Here are five things to watch when the Cleveland Browns visit for a 7 p.m. game.
1. If no Cedric Benson, then what? Initially, coach Mike McCarthy ruled Benson out from making his Packers preseason debut in this game, but as more injuries continued to strike the running backs this week, the team may be left with no choice but to play Benson. With James Starks (turf toe), Brandon Saine (hamstring) and Du'ane Bennett (knee) already out, starting fullback John Kuhn left Monday's practice with an ankle sprain and is unlikely to be ready for this game. That leaves only Benson, undrafted rookie running back Marc Tyler and undrafted rookie fullback Nic Cooper as fully healthy options in the backfield, with running back Alex Green able to play but on a limited snap count as he continues recovery from a torn ACL last season.
The running backs group is so thin right now that undrafted rookie wide receiver Curenski Gilleylen was taking handoffs during Tuesday's practice.
Due to the rules of the NFL's collective bargaining agreement, Benson had to go through two days in just a helmet and shorts before he can take part in a padded practice. The next time the Packers practice will be that third day and Benson's first opportunity to take a hit. That's why McCarthy would prefer that Benson doesn't play against the Browns, but he is being forced to reconsider given the circumstances.
"We talked about potentially playing him in the game Thursday night," McCarthy said Tuesday, contrasting his statement from a day earlier. "I'm not real comfortable with that. He hasn't had the opportunity to practice in pads."
2. This will be a very important game for Graham Harrell: Already 27, Harrell is older than most inexperienced backup quarterbacks in the NFL. Harrell, who was on the Packers' practice squad a year ago, has never attempted a regular-season pass. So, with Green Bay's coaching staff needing to find out very quickly whether it can trust Harrell as Aaron Rodgers' backup, the Packers will use Harrell a lot against the Browns.
"It's very important to see as much of Graham Harrell as we possibly can," McCarthy said Tuesday. "That's where he is in his development. He doesn't have a lot of playing time under his belt. Really, last year is the most significant time he was able to have in a preseason.
"So I feel like he's a little behind as far as opportunities based on his age and how long he's been out of college.
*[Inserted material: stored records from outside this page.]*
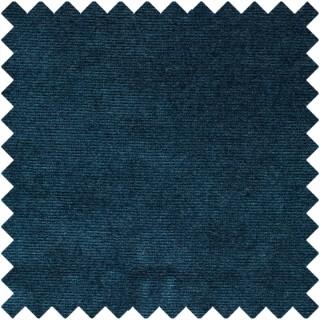 Boho Velvets Fabric 235335 by Sanderson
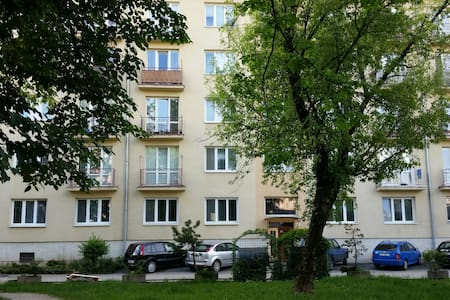 Two Bedrooms Apartment near Downtown low price - Košice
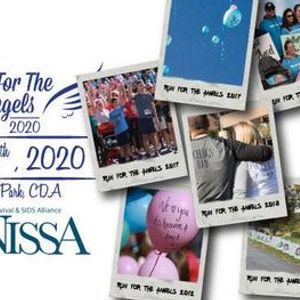 Run for the Angels 2020 presented by ICCU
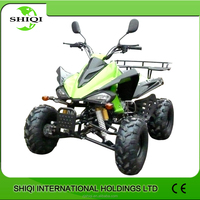 4 Stroke 150CC Automatic ATV For Sale Cheap / SQ- ATV016
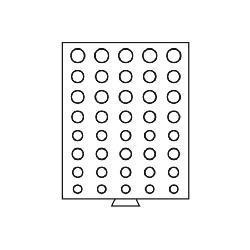 Leuchtturm 316185 Münzbox Münzboxen 5 komplette Euro KMS Kursmünzensätze 1 Cent - 2 Euro Münzen MBEUROR Rauchfarbend - Vorschau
Graham's ready, and it's important for him to play."
Harrell was very good in the touchdown-scoring two-minute drive right before halftime in last week's game in San Diego, but in the three series prior to that he was shaky. Harrell will need to show more consistency this week in order for the Packers to stay with him and not begin seriously shopping for a more proven backup quarterback.
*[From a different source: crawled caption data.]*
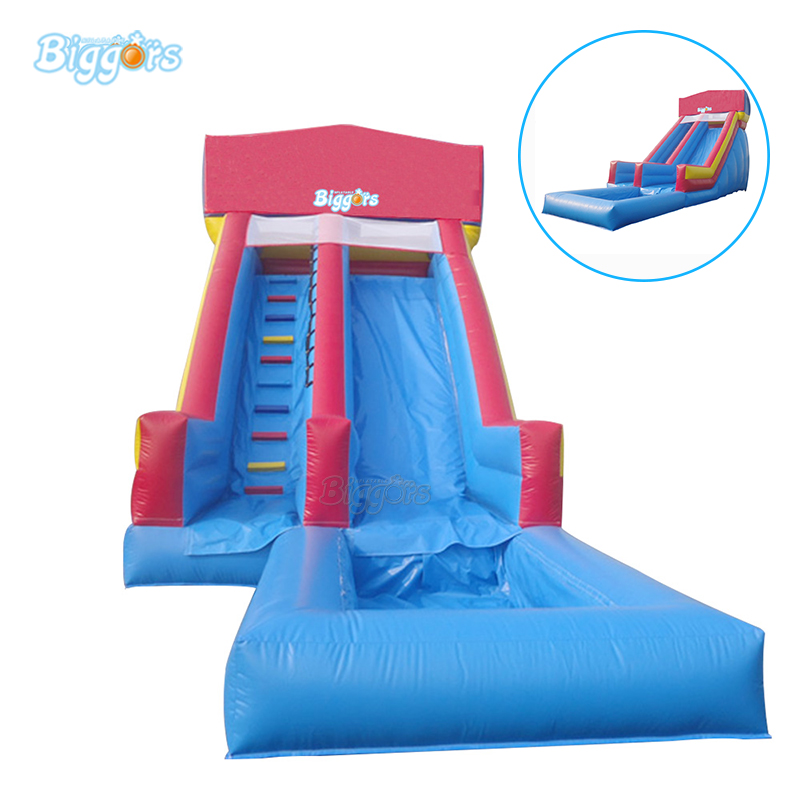 Commercial grade giant kids and adult Inflatable pool slide inflatable water pool slide with blowers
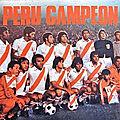 28 octobre 1975 PEROU COPA AMERICA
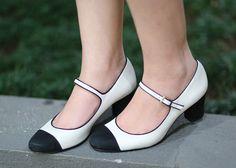 sapatos lindos da Lia!!! *-*.....quero quero quero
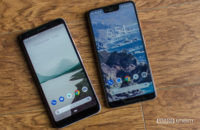 Pixel 3 XL vs Pixel 3a XL showing front of the phone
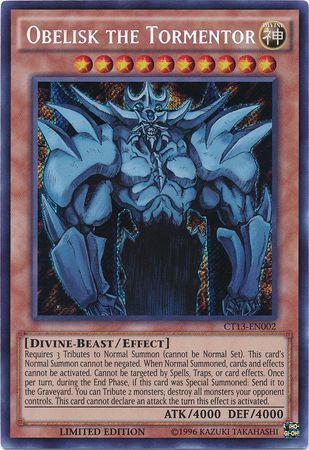 Obelisk the Tormentor, one of the best god cards in Yugioh
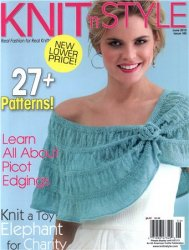 Knit'n Style №185 2012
3. This is Casey Hayward's chance to become a starter: The right outside cornerback spot was supposed to provide one of the best position battles in Packers training camp with the starting job up for grabs. Jarrett Bush was the Day 1 starter with Sam Shields right behind him, but soon Davon House had surpassed both of them. House then suffered a shoulder injury in the preseason opener and will be out at least for the next two weeks. Shields has remained sidelined with an elbow injury, and Hayward has been suddenly thrust into an opportunity to start as a rookie. Hayward, a second-round pick, has taken most of the first-team snaps since House's injury, but he has far from secured his place as the starter. Cornerbacks coach Joe Whitt said this week that it's still an open competition and that any of the players could still emerge as the frontrunner for the position. But more than likely, Hayward will begin this game with the starters and will have an opportunity to show whether he's ready for such a big responsibility so early in his career.
4. No Desmond Bishop, no problem? D.J. Smith had a very impressive rookie season in 2011, but his only significant opportunities came late in the season when Bishop missed three games with a calf injury. Now, with Bishop's season in jeopardy, Green Bay's coaching staff needs to find out if Smith can still be that effective when playing full time. In training camp practices, Smith has looked like his 2011 self, if not better. But with the Packers in win-now mode and sights set on Super Bowl XLVII, there's no time to wait for Smith if this starting job turns out to be more than he's ready for at this point in his career. However, if he continues to play within himself and makes plays at the rate he has, Smith could transition in seamlessly as a starter in Green Bay's defense.
5. No more injuries: The most important part of this game won't be what happens but what McCarthy hopes doesn't happen. If the Packers leave Lambeau Field after the game with as many healthy players as they did coming in, it's a win for the team. Considering they've had as many as 22 of their 90 training camp players injured and unavailable for recent practices, McCarthy can't afford any more. He has already had to cut practice short on several occasions due to a lack of healthy players.
"I've never seen anything like it," McCarthy said following Sunday's practice. "I've never dealt with numbers like this before, just the number of players missing practice. This has been a very challenging week due to injuries, but obviously, if I knew why it was happening, I would fix it."